Iraq is the mistake that won't go away

Iraq is the foreign policy disaster that won't go away. Eight years after President George W. Bush set the United States on a campaign to reform the Middle East by toppling a cruel and ruthless dictator, Iraq is in many ways worse off than it was under Saddam Hussein and before more than 4,000 Americans and tens of thousands of Iraqis died in the unending warfare the 2003 invasion touched off.

President Obama, who had opposed the war from the beginning and was eager to get U.S. troops out of the country, now has decided to send U.S. troops — advisers only — back into Iraq in a last-ditch effort to halt the spread of Islamic extremism. The Islamic State of Iraq and Syria has taken control of a large swath of Iraq and parts of Syria. ISIS leaders have proclaimed a new country, the beginning on an Islamic caliphate, and they have imposed a totalitarianism whose cruelty rivals Saddam's.

Thomas Ricks' book on the first phase of the Iraq War was titled "Fiasco," perhaps the most appropriate title in nonfiction history. The invasion of Iraq has been called the worst foreign policy blunder in American history. The invasion was based on several assumptions, all of which proved to be wrong: (1) Al-Qaida had a base in Iraq; (2) Iraq had "weapons of mass destruction"; (3) Iraqis would welcome American troops with open arms and flowers; (4) establishment of a democratic Iraq would transform the Middle East.
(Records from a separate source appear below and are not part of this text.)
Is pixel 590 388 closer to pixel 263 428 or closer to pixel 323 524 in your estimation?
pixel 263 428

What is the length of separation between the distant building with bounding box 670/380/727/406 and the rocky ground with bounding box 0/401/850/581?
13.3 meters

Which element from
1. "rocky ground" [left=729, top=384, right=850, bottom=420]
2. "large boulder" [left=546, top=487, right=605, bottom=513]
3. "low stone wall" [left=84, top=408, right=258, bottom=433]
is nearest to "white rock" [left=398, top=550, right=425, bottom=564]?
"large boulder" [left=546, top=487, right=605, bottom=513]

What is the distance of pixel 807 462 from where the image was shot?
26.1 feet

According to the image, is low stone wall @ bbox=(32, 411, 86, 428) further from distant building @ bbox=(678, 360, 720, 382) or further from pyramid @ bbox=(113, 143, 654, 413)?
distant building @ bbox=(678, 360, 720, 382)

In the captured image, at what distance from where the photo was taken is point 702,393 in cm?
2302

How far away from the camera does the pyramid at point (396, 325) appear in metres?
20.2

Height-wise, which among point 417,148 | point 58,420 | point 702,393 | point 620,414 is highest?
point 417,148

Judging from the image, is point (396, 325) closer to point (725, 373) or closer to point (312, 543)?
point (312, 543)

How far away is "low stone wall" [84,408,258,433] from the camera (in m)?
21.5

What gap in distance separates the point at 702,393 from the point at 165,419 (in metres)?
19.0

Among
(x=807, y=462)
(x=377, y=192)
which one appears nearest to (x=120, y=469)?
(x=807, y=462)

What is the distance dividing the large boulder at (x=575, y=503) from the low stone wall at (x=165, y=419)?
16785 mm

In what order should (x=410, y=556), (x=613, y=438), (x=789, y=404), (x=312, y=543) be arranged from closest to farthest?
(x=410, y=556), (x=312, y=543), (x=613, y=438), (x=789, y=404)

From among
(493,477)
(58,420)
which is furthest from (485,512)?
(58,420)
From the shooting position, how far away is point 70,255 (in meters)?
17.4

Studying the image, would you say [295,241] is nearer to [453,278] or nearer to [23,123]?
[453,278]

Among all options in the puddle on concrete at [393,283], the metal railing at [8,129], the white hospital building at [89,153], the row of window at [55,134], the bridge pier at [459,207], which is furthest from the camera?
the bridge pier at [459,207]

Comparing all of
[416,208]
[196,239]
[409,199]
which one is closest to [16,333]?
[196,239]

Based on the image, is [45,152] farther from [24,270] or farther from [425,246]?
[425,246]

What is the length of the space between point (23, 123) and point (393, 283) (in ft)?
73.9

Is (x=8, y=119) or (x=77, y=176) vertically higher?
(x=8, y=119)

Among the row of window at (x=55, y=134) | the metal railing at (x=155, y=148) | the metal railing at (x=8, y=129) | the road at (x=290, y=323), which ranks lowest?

As bad as Saddam was, he had kept a lid on sectarian violence. Removing him and his entire governmental structure, including police, security and military, unleashed the Sunni vs. Shia violence that nearly tore the country apart in 2006. Sectarian violence is at work again as Sunni-dominated ISIS attempts to wrest control of the country from the Shia-dominated government in Baghdad.

President Obama, who wanted no part of the Iraq War, has to re-examine his own actions. His eagerness to leave Iraq behind and his hesitancy to involve America in the Syrian civil war may have contributed to the rise of ISIS and the failures of the Iraqi government.

George W. Bush started this hubris-filled fiasco, but Barack Obama seems unable to find a way to stop it.